In the years following his 1905 ordination, he received a doctorate in philosophy and initiated a project to translate the works of St Teresa of Avila into Dutch. One of the founders of the Catholic University of Nijmegen, he served as a professor of philosophy and the history of mysticism at the school. While there he was known more for his availability to faculty and students than for his academic achievements. He later served as rector magnificus (1932–33).

 In 1935 he traveled for a lecture tour of the United States and Canada, speaking at various institutions of his order. On the occasion of his visit to a Carmelite seminary in Niagara Falls, Ontario, he wrote of the falls that "I not only see the riches of the nature of the water, its immeasurable potentiality; I see God working in the work of his hands and the manifestation of his love.”

 Working as a journalist, Father Brandsma served as ecclesiastical advisor to Catholic journalists. His long-standing opposition to Nazi ideology came to the attention of the Nazis when they invaded the Netherlands in 1940. In direct opposition to the Third Reich, the Conference of Dutch Bishops sent a letter ordering Catholic newspaper editors not to print Nazi propaganda. Father Brandsma was arrested while hand delivering the letter in January 1942. After being imprisoned in several other facilities, in June he was taken to the Dachau camp in Germany.

During his brief time at Dachau Father Brandsma was well-known for his kindness and spiritual support of other prisoners. His death on July 26, 1942 was a result of the Reich’s program of medical experimentation on prisoners. He gave a wooden rosary to the nurse who administered the fatal injection. She later became Catholic and testified to his holiness. In recent years St. Titus has been honored by both the cities of Nijmegen and Dachau. He was beatified in 1985, and canonized in 2022.

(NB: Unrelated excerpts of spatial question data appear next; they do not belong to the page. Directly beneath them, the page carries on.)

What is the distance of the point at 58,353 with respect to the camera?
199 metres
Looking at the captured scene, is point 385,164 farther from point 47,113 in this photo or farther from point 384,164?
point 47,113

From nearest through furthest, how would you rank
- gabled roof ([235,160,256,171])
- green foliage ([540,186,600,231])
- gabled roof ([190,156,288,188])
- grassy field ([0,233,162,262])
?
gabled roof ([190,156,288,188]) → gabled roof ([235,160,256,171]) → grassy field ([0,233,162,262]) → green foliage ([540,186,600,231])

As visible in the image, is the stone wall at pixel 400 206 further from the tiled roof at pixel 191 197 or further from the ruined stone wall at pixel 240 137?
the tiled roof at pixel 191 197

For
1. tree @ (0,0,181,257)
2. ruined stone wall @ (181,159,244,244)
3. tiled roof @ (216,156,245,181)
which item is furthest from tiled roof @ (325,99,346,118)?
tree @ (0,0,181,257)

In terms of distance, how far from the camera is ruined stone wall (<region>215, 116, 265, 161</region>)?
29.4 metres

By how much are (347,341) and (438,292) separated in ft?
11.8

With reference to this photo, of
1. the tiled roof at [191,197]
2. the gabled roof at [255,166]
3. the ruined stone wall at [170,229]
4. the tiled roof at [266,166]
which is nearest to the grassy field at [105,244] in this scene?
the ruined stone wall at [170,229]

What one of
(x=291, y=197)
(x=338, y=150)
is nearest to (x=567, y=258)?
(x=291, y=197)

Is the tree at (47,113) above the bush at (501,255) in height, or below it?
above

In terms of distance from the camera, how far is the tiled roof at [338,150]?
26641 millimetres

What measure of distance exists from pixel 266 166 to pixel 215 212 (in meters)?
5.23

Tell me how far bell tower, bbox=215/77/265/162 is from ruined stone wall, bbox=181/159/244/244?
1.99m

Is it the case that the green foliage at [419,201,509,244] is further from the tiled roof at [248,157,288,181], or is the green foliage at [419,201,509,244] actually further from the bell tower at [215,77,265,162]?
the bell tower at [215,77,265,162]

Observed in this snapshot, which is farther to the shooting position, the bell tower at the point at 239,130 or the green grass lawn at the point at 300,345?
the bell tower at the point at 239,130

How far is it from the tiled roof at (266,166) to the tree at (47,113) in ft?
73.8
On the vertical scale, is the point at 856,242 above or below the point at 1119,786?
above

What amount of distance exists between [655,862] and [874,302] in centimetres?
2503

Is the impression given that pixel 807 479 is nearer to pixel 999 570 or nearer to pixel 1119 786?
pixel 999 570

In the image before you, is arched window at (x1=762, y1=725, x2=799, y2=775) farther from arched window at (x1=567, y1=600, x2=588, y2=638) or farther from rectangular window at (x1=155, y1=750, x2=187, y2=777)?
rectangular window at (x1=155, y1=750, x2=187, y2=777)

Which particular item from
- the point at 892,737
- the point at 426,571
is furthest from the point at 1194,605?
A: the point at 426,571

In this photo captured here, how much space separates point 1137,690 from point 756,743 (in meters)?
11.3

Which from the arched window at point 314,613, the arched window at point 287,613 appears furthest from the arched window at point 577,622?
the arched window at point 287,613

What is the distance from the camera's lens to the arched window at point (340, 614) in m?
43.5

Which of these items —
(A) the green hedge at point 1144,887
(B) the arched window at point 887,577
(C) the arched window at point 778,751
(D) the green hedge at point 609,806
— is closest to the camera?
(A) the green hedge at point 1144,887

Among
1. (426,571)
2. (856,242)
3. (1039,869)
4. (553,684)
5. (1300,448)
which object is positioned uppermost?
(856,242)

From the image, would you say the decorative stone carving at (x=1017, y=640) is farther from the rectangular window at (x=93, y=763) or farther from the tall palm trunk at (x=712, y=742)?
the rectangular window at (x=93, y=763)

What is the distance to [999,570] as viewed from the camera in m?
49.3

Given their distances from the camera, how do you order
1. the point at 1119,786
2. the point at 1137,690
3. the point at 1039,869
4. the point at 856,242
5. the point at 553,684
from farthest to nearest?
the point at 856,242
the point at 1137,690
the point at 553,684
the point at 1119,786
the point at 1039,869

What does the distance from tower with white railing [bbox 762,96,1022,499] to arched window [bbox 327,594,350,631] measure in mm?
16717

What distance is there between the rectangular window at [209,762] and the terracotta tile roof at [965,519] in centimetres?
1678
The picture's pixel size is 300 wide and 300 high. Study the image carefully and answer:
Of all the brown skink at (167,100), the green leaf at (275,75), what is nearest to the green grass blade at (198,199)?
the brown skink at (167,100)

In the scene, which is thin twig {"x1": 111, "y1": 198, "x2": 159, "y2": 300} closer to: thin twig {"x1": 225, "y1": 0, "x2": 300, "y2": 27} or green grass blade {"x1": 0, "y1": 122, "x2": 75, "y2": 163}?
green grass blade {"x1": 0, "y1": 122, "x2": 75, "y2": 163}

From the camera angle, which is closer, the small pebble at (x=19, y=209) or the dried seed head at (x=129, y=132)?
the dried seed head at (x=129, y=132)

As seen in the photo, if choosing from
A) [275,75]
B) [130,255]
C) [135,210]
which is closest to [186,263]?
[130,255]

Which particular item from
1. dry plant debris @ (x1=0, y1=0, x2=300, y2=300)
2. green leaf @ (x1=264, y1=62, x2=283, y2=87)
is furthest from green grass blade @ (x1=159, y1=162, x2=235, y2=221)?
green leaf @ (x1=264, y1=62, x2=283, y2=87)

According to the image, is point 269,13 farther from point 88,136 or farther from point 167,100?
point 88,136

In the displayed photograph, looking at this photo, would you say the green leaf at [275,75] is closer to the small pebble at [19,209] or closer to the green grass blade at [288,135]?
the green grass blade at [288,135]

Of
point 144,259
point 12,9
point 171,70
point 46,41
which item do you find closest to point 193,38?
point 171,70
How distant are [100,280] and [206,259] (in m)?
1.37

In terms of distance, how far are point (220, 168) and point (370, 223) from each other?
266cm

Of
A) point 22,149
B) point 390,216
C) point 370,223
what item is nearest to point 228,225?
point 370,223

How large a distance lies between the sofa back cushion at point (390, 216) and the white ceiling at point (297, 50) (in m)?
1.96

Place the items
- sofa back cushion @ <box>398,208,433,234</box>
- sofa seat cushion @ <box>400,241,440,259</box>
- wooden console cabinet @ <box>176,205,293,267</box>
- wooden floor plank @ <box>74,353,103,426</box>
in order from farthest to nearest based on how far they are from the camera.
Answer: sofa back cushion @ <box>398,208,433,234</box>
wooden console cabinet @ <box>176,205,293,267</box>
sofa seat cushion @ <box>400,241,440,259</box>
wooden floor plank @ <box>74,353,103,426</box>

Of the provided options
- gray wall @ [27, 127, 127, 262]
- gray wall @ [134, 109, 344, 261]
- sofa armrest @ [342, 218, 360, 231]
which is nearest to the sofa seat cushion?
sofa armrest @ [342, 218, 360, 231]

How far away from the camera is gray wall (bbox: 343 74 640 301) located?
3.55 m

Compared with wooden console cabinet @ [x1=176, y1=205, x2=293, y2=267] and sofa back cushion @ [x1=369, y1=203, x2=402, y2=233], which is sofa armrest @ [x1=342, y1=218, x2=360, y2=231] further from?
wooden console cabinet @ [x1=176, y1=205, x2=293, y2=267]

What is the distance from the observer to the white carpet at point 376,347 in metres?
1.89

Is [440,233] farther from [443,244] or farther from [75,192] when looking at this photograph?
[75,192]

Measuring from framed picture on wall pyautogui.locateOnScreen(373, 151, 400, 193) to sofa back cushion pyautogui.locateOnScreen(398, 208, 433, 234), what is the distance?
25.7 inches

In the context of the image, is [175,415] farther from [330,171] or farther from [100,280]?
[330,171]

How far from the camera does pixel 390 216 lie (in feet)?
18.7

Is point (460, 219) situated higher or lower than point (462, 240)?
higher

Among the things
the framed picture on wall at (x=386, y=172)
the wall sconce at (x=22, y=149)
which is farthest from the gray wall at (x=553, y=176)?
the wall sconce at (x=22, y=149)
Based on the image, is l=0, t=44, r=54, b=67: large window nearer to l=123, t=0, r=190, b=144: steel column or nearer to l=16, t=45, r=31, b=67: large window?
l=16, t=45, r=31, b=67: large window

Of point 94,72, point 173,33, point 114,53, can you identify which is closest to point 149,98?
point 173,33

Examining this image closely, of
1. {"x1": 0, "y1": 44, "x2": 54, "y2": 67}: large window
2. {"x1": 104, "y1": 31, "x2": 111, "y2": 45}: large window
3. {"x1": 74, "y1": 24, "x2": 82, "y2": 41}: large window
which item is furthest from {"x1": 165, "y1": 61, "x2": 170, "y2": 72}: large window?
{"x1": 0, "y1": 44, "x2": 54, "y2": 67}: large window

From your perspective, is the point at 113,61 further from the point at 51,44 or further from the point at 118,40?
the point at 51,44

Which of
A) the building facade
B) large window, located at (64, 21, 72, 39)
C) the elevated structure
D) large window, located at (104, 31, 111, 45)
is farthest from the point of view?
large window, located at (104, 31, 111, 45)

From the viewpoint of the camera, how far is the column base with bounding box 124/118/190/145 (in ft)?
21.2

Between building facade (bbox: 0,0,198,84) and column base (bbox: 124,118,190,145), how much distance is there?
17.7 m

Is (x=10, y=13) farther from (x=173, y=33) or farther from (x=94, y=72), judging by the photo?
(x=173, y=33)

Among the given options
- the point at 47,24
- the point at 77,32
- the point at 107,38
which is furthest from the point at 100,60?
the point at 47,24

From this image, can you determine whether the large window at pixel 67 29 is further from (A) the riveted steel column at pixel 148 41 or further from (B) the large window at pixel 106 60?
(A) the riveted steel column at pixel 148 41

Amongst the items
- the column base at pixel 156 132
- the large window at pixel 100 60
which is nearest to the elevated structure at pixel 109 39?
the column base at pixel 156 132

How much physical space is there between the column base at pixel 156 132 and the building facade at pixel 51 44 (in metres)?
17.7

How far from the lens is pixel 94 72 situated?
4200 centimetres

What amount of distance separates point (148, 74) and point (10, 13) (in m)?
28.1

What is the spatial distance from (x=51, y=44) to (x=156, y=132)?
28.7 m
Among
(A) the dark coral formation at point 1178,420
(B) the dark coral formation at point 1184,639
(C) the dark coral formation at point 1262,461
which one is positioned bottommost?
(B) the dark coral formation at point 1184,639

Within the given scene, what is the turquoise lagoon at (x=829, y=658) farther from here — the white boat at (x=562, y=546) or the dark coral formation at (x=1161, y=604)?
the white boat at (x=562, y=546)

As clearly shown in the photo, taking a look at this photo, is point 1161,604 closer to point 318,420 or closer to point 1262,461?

In 2005, St. Titus was chosen by the inhabitants of Nijmegen as the greatest citizen to have lived there. A memorial church dedicated to him now stands in the city.

 The saint’s studies on mysticism was the basis for the establishment in 1968 of the Titus Brandsma Institute in Nijmegen, dedicated to the study of spirituality. It is a collaboration between the Dutch Carmelite friars and Radboud University Nijmegen.

 In his biography of St. Titus, The Man behind the Myth, Dutch journalist Ton Crijnen claims that the saint's character consisted of some vanity, a short temper, extreme energy, political innocence, true charity, unpretentious piety, thorough decisiveness, and great personal courage.

His ideas were very much those of his own age and modern as well. He offset contemporary Catholicism's negative theological opinion about Judaism with a strong disaffection for any kind of antisemitism in Hitler's Germany.